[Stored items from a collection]

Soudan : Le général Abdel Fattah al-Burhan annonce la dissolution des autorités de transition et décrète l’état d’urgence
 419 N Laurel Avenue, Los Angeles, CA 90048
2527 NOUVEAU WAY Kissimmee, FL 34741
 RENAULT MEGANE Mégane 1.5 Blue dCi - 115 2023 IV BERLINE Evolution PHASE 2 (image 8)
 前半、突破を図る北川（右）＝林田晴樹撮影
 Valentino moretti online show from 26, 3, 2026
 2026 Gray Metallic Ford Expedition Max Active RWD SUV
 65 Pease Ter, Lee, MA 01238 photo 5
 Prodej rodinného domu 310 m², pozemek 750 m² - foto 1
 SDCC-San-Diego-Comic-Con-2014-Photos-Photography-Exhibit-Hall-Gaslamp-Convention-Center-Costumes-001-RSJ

• [Instructions for the task] Could you switch "Kissimmee" to "Orlando" in the rows above and write them out again, with everything else left unchanged?

• [Output for this exercise]
Soudan : Le général Abdel Fattah al-Burhan annonce la dissolution des autorités de transition et décrète l’état d’urgence
 419 N Laurel Avenue, Los Angeles, CA 90048
2527 NOUVEAU WAY Orlando, FL 34741
 RENAULT MEGANE Mégane 1.5 Blue dCi - 115 2023 IV BERLINE Evolution PHASE 2 (image 8)
 前半、突破を図る北川（右）＝林田晴樹撮影
 Valentino moretti online show from 26, 3, 2026
 2026 Gray Metallic Ford Expedition Max Active RWD SUV
 65 Pease Ter, Lee, MA 01238 photo 5
 Prodej rodinného domu 310 m², pozemek 750 m² - foto 1
 SDCC-San-Diego-Comic-Con-2014-Photos-Photography-Exhibit-Hall-Gaslamp-Convention-Center-Costumes-001-RSJ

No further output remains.